**Written problem**
State how many lines in the material below contain the string "instances". Case matters, and the reply should be the number alone.
++++++++
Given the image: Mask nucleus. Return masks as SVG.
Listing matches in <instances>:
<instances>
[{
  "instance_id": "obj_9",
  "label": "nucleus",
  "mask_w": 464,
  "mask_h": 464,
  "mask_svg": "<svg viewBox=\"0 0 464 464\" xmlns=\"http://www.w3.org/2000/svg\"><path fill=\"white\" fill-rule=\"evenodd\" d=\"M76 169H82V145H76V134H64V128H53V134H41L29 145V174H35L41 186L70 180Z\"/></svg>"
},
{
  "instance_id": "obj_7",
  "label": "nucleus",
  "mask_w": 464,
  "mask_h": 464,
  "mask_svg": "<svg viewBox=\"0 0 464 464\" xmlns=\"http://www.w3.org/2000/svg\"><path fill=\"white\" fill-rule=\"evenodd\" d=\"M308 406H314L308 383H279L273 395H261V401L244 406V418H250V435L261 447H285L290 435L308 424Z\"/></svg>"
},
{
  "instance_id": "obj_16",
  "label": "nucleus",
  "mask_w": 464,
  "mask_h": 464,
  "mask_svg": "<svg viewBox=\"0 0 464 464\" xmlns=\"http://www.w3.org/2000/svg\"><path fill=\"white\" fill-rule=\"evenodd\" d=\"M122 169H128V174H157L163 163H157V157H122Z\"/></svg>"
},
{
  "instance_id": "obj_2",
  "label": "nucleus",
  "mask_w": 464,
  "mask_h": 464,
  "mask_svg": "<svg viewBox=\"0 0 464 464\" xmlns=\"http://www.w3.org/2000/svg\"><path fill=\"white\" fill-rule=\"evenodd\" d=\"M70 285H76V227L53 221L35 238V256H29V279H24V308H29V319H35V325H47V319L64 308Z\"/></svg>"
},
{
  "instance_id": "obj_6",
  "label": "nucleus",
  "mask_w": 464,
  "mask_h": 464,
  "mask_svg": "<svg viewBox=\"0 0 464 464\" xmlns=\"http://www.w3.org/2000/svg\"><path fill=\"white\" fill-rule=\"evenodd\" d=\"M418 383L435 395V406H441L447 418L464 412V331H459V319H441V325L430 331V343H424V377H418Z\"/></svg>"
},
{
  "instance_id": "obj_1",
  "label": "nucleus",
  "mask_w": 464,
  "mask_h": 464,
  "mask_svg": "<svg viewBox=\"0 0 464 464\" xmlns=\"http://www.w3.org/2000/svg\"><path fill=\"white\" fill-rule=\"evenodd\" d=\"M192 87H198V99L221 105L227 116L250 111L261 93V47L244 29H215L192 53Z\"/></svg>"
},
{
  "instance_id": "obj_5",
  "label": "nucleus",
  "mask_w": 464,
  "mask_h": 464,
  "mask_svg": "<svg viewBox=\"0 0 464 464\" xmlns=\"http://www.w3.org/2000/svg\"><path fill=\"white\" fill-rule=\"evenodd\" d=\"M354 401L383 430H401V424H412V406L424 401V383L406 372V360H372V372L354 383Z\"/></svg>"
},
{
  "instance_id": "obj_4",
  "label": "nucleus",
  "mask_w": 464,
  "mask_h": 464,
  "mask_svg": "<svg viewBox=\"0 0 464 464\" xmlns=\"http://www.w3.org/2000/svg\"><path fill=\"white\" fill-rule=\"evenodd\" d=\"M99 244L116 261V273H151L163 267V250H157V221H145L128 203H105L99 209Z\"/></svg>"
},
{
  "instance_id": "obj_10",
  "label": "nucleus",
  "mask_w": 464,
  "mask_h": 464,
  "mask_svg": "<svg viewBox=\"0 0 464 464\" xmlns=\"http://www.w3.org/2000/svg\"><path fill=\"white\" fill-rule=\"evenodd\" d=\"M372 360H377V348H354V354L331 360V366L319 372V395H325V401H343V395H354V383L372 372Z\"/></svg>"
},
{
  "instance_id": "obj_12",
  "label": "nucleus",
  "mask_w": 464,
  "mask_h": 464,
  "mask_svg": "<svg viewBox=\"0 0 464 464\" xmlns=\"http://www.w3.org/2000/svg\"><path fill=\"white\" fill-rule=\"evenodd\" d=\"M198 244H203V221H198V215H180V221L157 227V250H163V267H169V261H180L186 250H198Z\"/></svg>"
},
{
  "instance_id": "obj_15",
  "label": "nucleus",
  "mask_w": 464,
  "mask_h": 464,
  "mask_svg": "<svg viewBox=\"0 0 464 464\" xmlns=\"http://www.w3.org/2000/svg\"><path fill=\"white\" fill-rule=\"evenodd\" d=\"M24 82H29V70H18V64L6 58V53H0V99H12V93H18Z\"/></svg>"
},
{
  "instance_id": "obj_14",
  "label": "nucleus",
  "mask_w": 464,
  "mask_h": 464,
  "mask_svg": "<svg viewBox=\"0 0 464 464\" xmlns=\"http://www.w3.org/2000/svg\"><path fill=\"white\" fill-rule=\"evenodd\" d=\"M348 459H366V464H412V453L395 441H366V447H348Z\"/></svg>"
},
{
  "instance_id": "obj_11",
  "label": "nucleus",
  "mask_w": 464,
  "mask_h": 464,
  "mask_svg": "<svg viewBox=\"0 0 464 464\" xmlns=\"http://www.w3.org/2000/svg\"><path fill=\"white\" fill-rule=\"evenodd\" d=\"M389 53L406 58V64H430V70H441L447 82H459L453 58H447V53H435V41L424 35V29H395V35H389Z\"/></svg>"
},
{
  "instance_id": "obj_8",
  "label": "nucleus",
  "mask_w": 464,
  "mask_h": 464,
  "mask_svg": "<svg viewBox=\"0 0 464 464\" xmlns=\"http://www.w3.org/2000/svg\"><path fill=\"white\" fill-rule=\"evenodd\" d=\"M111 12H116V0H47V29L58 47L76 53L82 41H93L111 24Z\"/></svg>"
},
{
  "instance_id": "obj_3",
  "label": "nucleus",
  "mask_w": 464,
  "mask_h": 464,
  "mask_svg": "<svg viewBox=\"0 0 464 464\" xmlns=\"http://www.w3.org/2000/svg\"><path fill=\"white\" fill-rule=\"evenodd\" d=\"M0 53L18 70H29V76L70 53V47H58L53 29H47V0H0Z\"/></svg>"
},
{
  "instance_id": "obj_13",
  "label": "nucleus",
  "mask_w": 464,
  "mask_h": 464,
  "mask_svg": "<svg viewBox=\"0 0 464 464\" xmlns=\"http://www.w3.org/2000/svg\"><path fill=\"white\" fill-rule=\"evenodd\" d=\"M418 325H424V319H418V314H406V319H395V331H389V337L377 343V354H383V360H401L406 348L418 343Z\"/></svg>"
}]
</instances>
++++++++
**Completed task**
3